A. Vincristine associated grade 1 peripheral neuropathy B. Steroid/asparaginase associated
diabetes and/or hypertension C. Inotuzumab/chemotherapy associated cytopenias

- Patients must be in a complete remission with Minimal Residual Disease (MRD) following
an induction regimen. MRD is defined herein as a bone marrow biopsy with fewer than 5%
lymphoblasts. Complete remission implies the resolution of any extramedullary and/or
Central Nervous Syndrome (CNS)-2-3/parenchymal disease.

- Be willing and able to provide written informed consent/assent for the trial.

- Able to adhere to the study visit schedule and other protocol requirements.

- Eastern Cooperative Oncology Group (ECOG) performance status 0-1.

- Adequate renal, hepatic, pulmonary, cardiac function.

- Adequate hematopoietic reserve.

- Females of childbearing potential (FCBP) must have a negative serum pregnancy test at
screening. A FCBP is considered when a sexually mature female:

1) has not undergone a hysterectomy or bilateral oophorectomy; or 2) has not been
naturally postmenopausal for at least 12 consecutive months.

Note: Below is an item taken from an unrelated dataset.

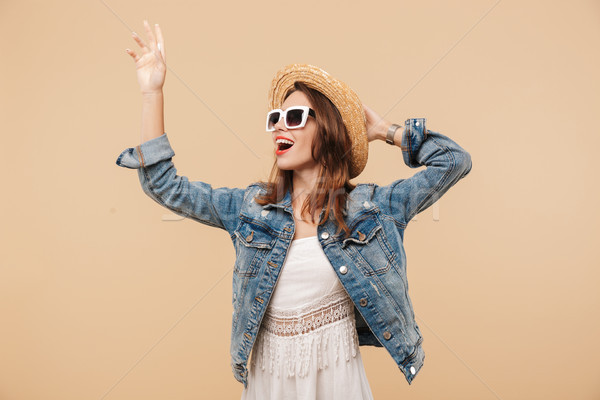 Portrait of a smiling young girl in summer clothes Stock photo © deandrobot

- Subjects of both genders of child-bearing potential must be willing to practice birth
control from the time of consent through 6 months after the completion of KTE-X19
infusion.

Exclusion Criteria:

- Diagnosis of L3 type Burkitt's lymphoma, Mixed-Lineage Leukemia (MLL) rearranged
leukemia, biphenotypic leukemia, mixed phenotype acute leukemia, blast phase of
chronic myeloid leukemia, or stem-cell leukemia.

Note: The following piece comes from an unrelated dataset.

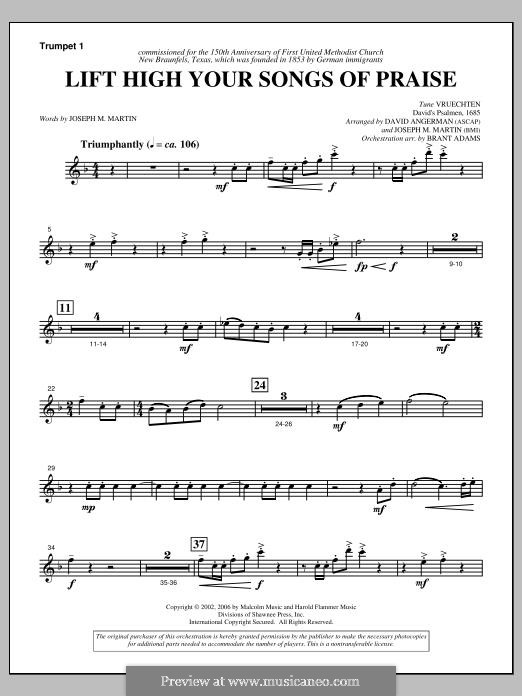 Lift High Your Songs of Praise (from Footprints in The Sand): Trumpet 1 part by David Angerman, Joseph M. Martin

- Any active infection requiring systemic therapy, including HIV, Hepatitis B, and/or
Hepatitis C.

- History or current evidence of any condition, therapy, or laboratory abnormality that
might confound the results of the trial, interfere with the subject's participation
for the full duration of the trial, or is not in the best interest of the subject to
participate, in the opinion of the treating investigator (including but not limited to
unstable angina, pre-existing liver disease, recurrent pancreatitis, uncontrolled
diabetes, hypertriglyceridemia, pulmonary hypertension, or severe Congestive Heart
Failure (CHF).

- Recurrent thrombosis, or non-central venous catheter associated thrombosis within 3
months prior to enrollment.

- History of myocardial infarction, cardiac angioplasty or stenting, unstable angina, or
other clinically significant cardiac disease within 12 months of enrollment.

- History or presence of any CNS disorder such as a seizure disorder, cerebrovascular
ischemia/hemorrhage, dementia, cerebellar disease, any autoimmune disease with CNS
involvement, posterior reversible encephalopathy syndrome (PRES), or cerebral edema.

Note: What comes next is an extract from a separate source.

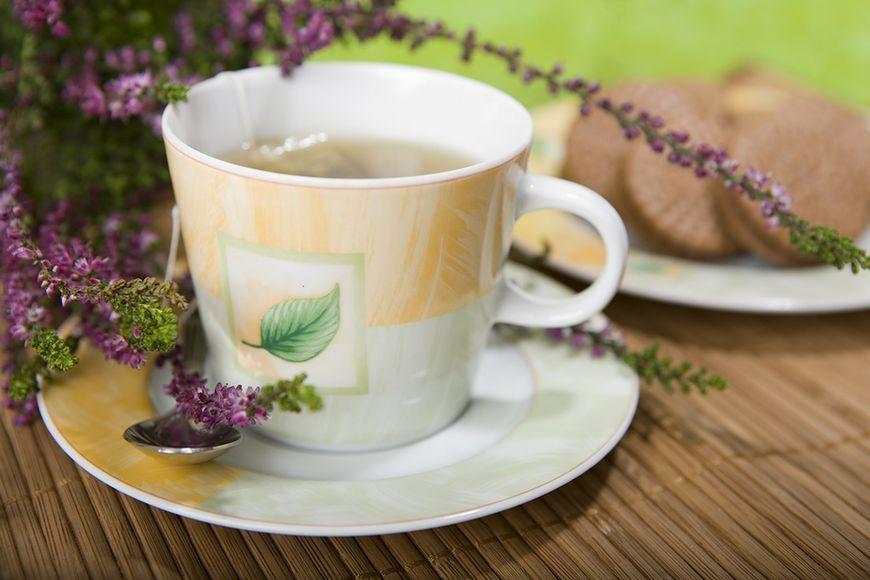 Herbatka z wrzosu działa uspokajająco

- Active CNS/leptomeningeal leukemia.

- Severe comorbid conditions for which life expectancy would be <6 months.

- Patients with active (uncontrolled, metastatic) second malignancies are excluded.

- History of concomitant genetic syndrome associated with bone marrow failure such as
Fanconi anemia, Kostmann syndrome, Shwachman-Diamond syndrome.

- Primary immunodeficiency or history of autoimmune disease (Crohns, rheumatoid
arthritis, systemic lupus) resulting in end organ injury or requiring systemic
immunosuppression/systemic disease modifying agents within the last 2 years.

- Corticosteroid therapy at a pharmacologic dose (> 5 mg/day of prednisone or equivalent
doses of other corticosteroids) and other immunosuppressive drugs must be avoided for
7 days prior to enrollment.

- Presence of any indwelling line or drain (percutaneous nephrostomy tube, indwelling
Foley catheter, biliary drain, or pleural/peritoneal/pericardial catheter). Ommaya
reservoirs and dedicated central venous access catheters such as a Port-a-Cath or
Hickman catheter are permitted.

- Live vaccine ≤ 4 weeks prior to enrollment.

- Pregnant, breastfeeding, or expecting to conceive or father children within the
projected duration of the trial, starting with the screening visit through 3 months
after the last dose of trial treatment.